Requirement: A word-for-word copy of the data, pictures excluded, is what this task asks for.
Top of Data
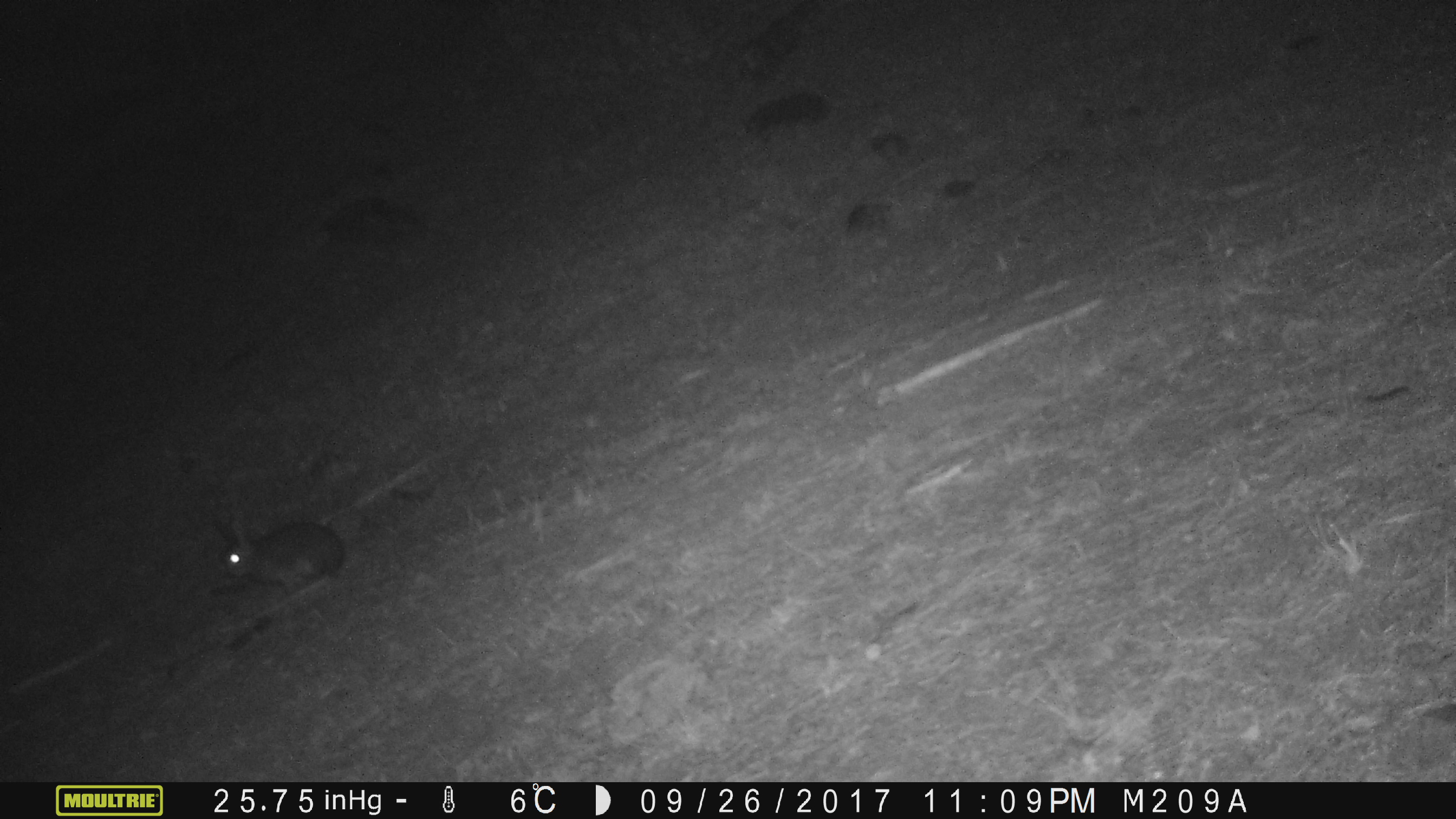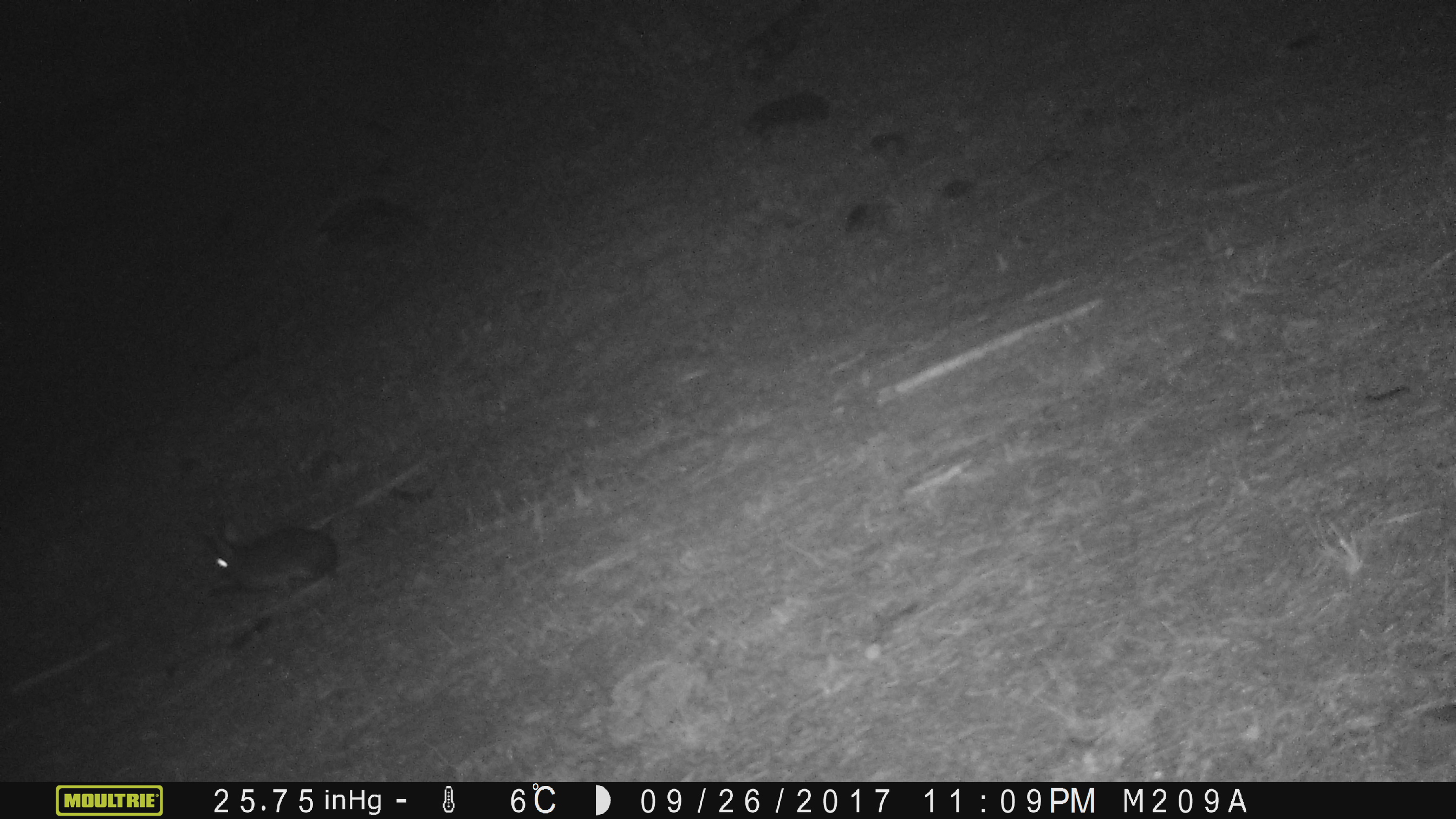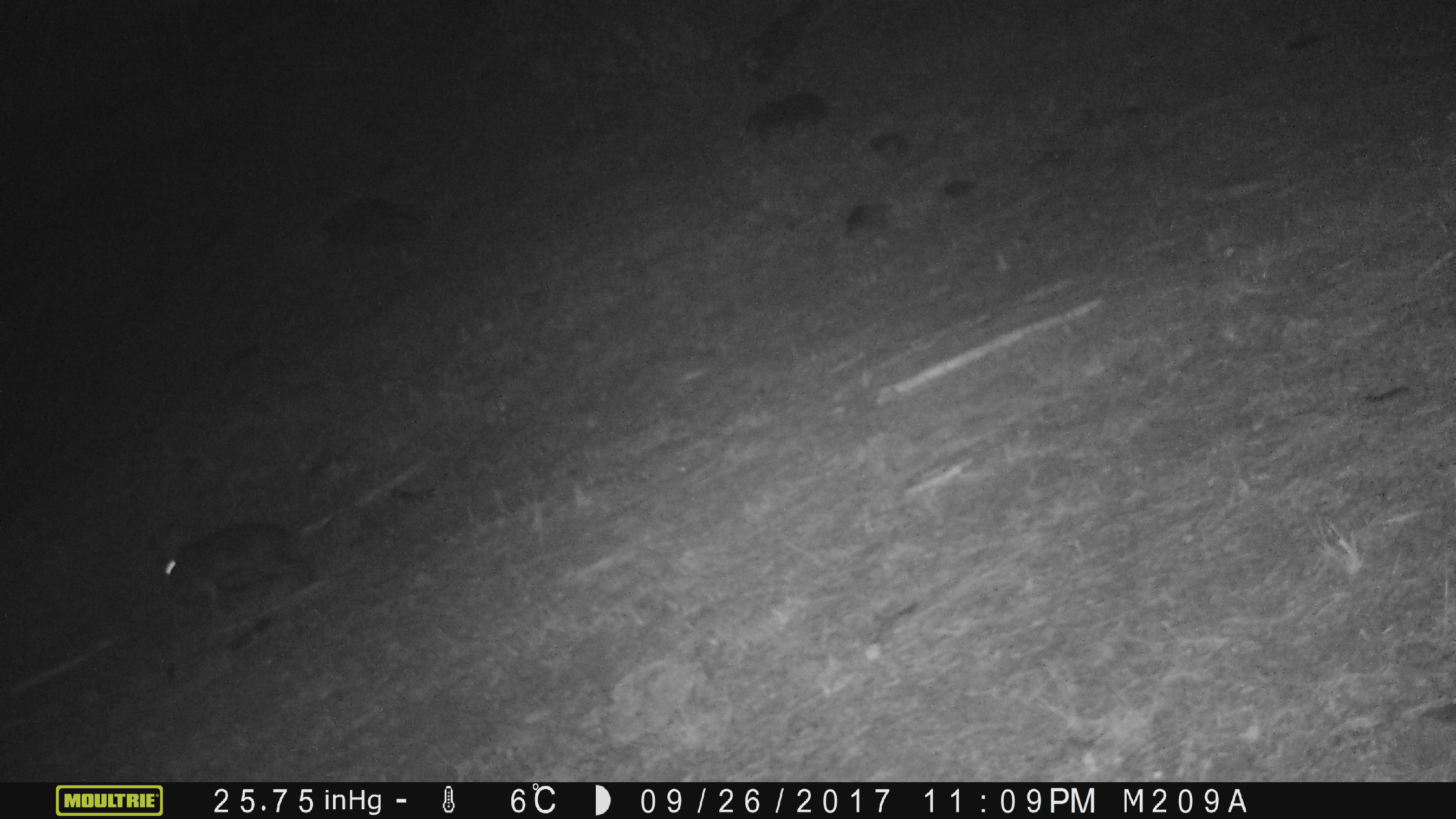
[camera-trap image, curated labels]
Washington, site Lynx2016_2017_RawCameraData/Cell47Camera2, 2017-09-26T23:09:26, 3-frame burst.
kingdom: Animalia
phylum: Chordata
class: Mammalia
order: Lagomorpha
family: Leporidae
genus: Lepus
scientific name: Lepus americanus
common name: snowshoe hare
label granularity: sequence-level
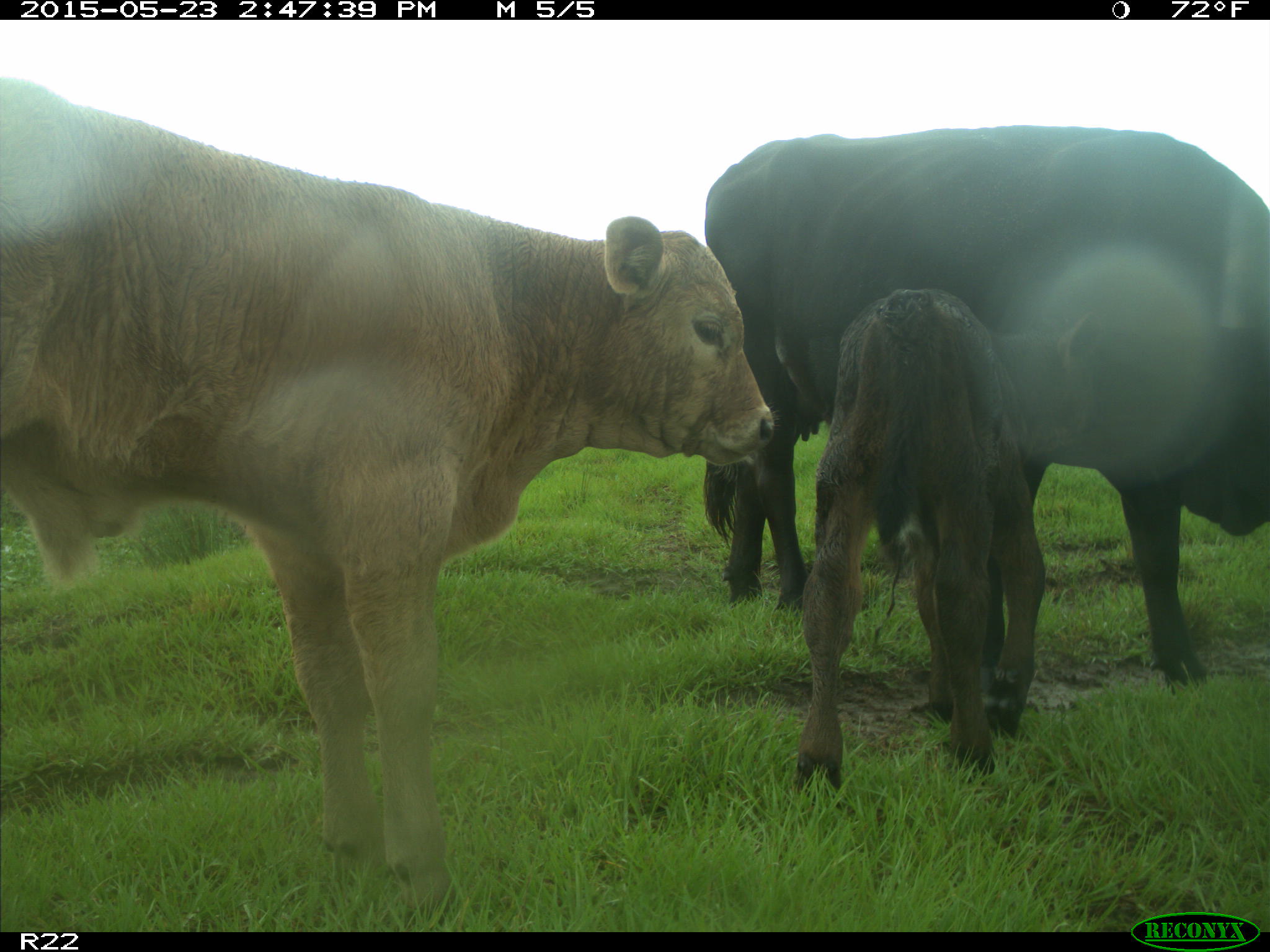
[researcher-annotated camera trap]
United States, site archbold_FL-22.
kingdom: Animalia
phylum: Chordata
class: Mammalia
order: Artiodactyla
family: Bovidae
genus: Bos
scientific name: Bos taurus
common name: domestic cow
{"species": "Bos taurus (domestic cow)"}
Bottom of Data
Exercise result:
[camera-trap image, curated labels]
Washington, site Lynx2016_2017_RawCameraData/Cell47Camera2, 2017-09-26T23:09:26, 3-frame burst.
kingdom: Animalia
phylum: Chordata
class: Mammalia
order: Lagomorpha
family: Leporidae
genus: Lepus
scientific name: Lepus americanus
common name: snowshoe hare
label granularity: sequence-level
[researcher-annotated camera trap]
United States, site archbold_FL-22.
kingdom: Animalia
phylum: Chordata
class: Mammalia
order: Artiodactyla
family: Bovidae
genus: Bos
scientific name: Bos taurus
common name: domestic cow
{"species": "Bos taurus (domestic cow)"}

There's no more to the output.